Hace años, mucha gente marchaba del campo a las ciudades a la búsqueda de empleo, pero otros lo hacían en busca de trabajos mejor remunerados, así como de nuevas formas de vida, y de mayores oportunidades en todos los terrenos. Hoy ocurre algo parecido, con la novedad de que esa búsqueda no conoce límites: se produce por encima de fronteras, de lenguas, y de religiones. Además, la gente ya no marcha hacia lo desconocido, como podían hacerlo nuestros antepasados cuando se embarcaban hacia América. Hoy en día, casi todo lo que los emigrantes van a encontrar lo conocen ya mucho antes a través de la televisión. Por primera vez en la historia, la autoproclamada superioridad de algunas sociedades, por ellas mismas difundida a los cuatro vientos, constituye el principal elemento de atracción para gentes de otras latitudes. Las expectativas que lanzamos al mundo a través de los medios de comunicación se convierten en impulsoras de un fenómeno que después acaba por perturbarnos ...

Así las cosas, es probable que una mejora de las condiciones de vida (empleo, salud, educación,...) en algunos países africanos disminuyera una parte del actual flujo de emigrantes, pero el abismo de oportunidades entre Africa y Europa es tal que, casi con total seguridad, muchos otros continuarían intentando venir.
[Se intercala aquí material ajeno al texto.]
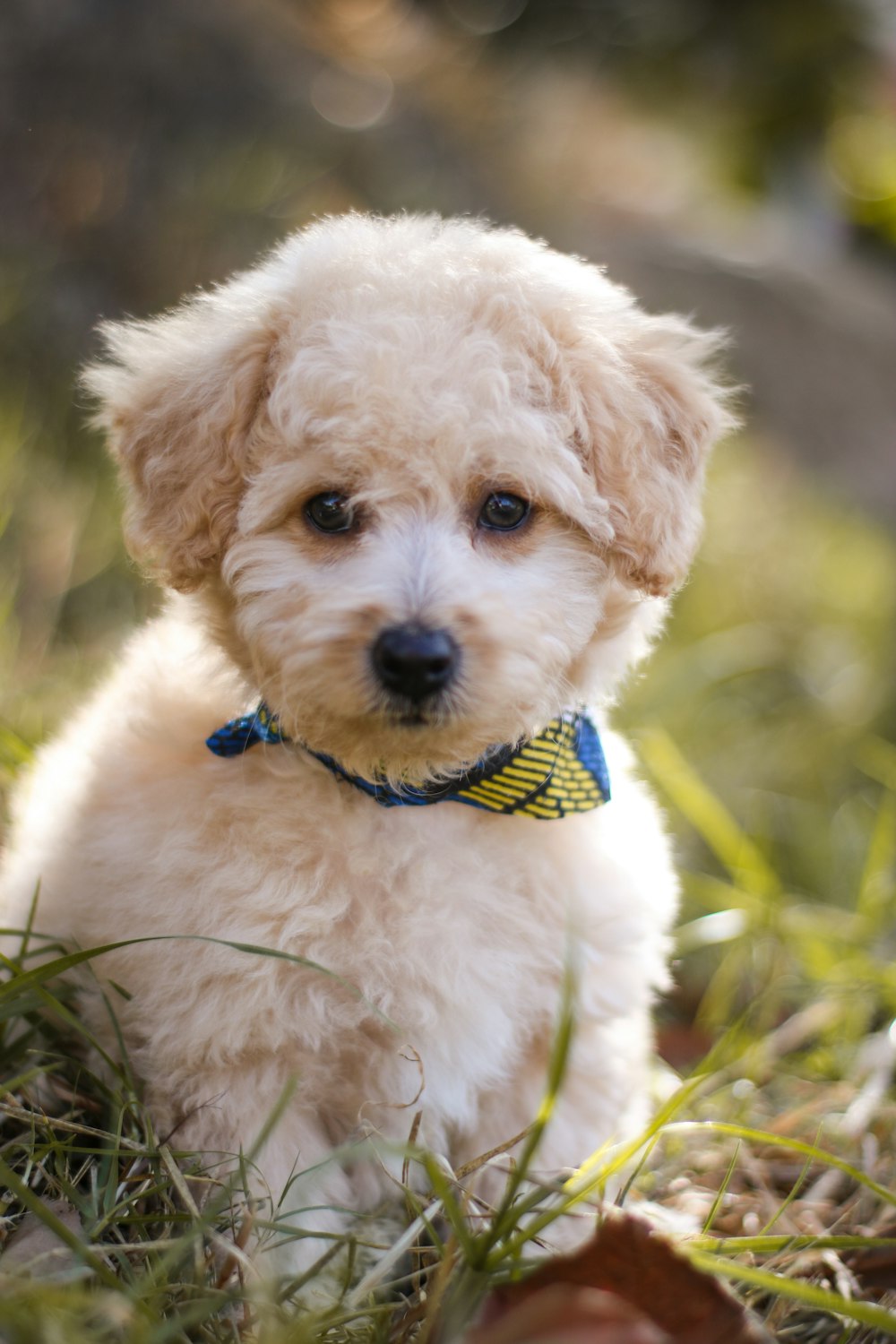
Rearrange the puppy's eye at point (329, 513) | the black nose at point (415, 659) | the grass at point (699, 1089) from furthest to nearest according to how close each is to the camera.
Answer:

Y ello sin descartar que -como algunos especialistas han apuntado-, esa hipotética mejora pudiera incrementar, a corto plazo, la lista de los candidatos a emigrar, pues es bien sabido que la mayoría de los que vienen, muchos teléfono móvil en mano, no son los más pobres ni los más marginados, sino los más audaces y mejor informados allá en sus lugares de origen.

Bien está que los responsables públicos comiencen a tomarse en serio los problemas que limitan las oportunidades -y a veces amenazan la propia supervivencia- de muchos millones de personas en otras partes del mundo. Pero la defensa de la solidaridad, la equidad y la paz, debería justificarse por sí misma, sin necesidad de ser presentada como un antídoto frente a la emigración. Y no sólo por razones morales, sino también por sentido práctico. Pues no sólo el hambre viaja en cayuco. Muchas veces es la propia vida la que lo hace.